文書にある次の一文を英語に訳してください。「変形労働時間制とは、労働時間を月や年単位で決め、週40時間又は1日8時間を超えていても、残業代を支払わないという制度を言います。」

文書 —
============
- 2018.06.28
- 2025.01.22
- #変形労働時間制残業代
変形労働時間制の残業代のルールや残業代が出るケースと計算方法を解説


この記事を読んで理解できること
- 変形労働時間制でも残業代が出る!正しいルールを把握しよう
- 変形労働時間制でも残業代が出る2つのケース
- あなたが本来もらえるはずの残業代の計算方法
あなたは、
「会社から『変形労働時間制』って言われたけれど、残業代は出るのかな?」
「変形労働時間制だから残業代は出ないって言われたけれど、それって違法じゃないの?」
「変形労働時間制が採用されている場合の、残業代の計算方法を知りたい」
などの悩み・疑問をお持ちではありませんか?
会社から「変形労働時間制」と言われても、聞き慣れない言葉ですし、どういう仕組みなのかよく分かりませんよね。
あまり知られていない仕組みなだけに、
- 会社が正確に理解しておらず、社員の残業代が少なくなってしまっている
- 悪質な経営者によって、サービス残業を正当化する手口として利用される
というようなケースがよくあります。
そのため、あなたは、変形労働時間制が採用されている場合の残業代の正しいルールを知っておかなければ、知らず知らずにうちに、大きな損をしているかもしれません。
そこでこの記事では、変形労働時間制と、その残業代の正しい定義・ルールと、残業代の計算方法について、詳しく解説します。
よく読んで、あなたの状況に違法性はないかチェックしてみてください。
全部読むのが面倒な方へ|当記事の要点
目次
1章:変形労働時間制でも残業代が出る!正しいルールを把握しよう
変形労働時間制とは、
「一定の期間を単位として、その期間内であれば1日8時間・週40時間を超えた労働にも、残業代を追加で支払わない」
という仕組みのことです。
一部の会社では、
「変形労働時間制だから、どれだけ残業しても残業代は出ない」
と言われることもあるようですが、実は変形労働時間制でも、一定の時間を超えれば残業代が発生します。
そこでまずは、
- 変形労働時間制の仕組み
- 変形労働時間制の残業代のルール
について、順番に解説します。
1-1:変形労働時間制の仕組み・残業代のルール
変形労働時間制とは、労働時間を月や年単位で決め、週40時間又は1日8時間を超えていても、残業代を支払わないという制度を言います。
(例)年度末の3月は、所定労働時間を1週間あたり平均40時間とする。
図をみると、最初の月曜日は10時間、金曜日は12時間働いており、本来なら8時間オーバーの部分について残業代が支払われます。
しかし、日々の労働時間が8時間を超えていても、所定労働時間が平均して40時間に収まっているため、残業代は出ないのです。
このように、会社が変形労働時間制を導入すると、1日8時間を超えて働いても、社員は割増された残業代をもらうことができなくなります。
そもそも、会社は社員に「1日8時間」もしくは「週40時間」のどちらか一方でも超えて労働させた場合、残業代を支払わなければなりません。
============
提供情報 —

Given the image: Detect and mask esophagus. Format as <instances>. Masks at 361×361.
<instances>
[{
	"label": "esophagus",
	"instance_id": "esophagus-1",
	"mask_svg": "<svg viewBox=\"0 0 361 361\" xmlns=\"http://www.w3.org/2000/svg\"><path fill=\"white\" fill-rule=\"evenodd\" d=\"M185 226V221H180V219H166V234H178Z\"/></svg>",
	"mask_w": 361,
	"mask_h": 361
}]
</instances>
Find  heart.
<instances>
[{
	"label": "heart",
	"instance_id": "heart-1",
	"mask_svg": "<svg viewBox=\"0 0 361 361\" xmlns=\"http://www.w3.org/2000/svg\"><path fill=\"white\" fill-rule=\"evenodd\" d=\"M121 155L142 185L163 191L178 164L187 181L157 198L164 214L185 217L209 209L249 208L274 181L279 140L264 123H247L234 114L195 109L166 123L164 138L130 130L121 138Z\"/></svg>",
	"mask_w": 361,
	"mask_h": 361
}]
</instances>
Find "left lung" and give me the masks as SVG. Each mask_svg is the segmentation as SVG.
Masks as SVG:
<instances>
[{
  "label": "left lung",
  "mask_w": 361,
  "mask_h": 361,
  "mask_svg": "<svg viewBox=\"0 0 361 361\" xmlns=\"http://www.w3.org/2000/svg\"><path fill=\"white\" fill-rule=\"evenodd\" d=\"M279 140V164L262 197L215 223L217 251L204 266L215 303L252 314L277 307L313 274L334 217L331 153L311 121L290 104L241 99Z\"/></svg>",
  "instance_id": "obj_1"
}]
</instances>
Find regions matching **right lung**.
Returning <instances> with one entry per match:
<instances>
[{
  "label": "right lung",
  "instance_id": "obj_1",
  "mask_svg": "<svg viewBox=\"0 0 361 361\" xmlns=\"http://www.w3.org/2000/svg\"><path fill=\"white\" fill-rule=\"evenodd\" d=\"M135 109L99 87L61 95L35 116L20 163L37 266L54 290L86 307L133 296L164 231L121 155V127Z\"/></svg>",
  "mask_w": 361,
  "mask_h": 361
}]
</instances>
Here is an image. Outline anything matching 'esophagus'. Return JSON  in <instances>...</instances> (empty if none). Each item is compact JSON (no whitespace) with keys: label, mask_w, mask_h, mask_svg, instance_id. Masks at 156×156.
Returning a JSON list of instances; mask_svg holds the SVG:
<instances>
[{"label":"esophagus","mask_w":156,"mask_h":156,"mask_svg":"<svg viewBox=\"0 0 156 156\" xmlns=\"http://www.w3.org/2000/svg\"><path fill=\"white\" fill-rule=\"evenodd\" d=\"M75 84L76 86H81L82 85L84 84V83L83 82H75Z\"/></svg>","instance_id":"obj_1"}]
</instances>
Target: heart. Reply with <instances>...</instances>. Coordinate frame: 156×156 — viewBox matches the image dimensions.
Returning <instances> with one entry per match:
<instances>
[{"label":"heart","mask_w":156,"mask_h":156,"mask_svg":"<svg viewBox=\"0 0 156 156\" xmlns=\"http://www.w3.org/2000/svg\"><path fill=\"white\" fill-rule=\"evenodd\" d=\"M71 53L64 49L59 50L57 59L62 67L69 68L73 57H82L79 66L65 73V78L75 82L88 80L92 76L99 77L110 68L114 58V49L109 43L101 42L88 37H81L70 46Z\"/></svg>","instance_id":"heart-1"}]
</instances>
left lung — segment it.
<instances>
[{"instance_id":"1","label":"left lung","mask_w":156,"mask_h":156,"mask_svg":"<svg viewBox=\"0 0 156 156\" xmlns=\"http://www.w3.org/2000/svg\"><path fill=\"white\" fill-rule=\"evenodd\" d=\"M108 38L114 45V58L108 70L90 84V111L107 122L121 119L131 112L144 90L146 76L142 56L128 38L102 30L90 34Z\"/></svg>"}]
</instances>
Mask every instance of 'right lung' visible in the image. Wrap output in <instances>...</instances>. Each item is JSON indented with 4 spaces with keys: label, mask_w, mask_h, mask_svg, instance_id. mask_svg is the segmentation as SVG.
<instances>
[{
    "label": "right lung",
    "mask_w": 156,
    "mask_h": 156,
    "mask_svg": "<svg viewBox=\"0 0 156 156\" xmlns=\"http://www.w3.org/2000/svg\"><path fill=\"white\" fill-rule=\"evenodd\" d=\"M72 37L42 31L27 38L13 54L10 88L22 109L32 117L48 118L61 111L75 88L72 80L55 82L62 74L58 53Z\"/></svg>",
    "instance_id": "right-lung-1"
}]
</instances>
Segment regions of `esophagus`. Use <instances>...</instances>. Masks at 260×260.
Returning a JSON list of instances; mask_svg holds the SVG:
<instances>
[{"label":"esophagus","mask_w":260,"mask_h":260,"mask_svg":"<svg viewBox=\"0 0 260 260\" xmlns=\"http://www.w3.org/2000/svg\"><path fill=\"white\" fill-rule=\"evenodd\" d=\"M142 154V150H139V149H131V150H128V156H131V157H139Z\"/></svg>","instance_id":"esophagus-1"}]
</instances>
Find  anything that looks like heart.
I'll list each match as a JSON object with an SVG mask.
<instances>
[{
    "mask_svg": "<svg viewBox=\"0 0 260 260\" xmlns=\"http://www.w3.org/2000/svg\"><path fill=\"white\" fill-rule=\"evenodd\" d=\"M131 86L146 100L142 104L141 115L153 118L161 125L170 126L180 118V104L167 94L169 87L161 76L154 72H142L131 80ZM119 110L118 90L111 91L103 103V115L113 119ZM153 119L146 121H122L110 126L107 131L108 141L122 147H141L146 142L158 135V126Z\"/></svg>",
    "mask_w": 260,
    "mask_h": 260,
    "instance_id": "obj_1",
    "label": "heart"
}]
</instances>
============
正しい出力 — A variable working hours system is a system in which working hours are set on a monthly or yearly basis and overtime pay is not paid even when work exceeds 40 hours a week or 8 hours a day.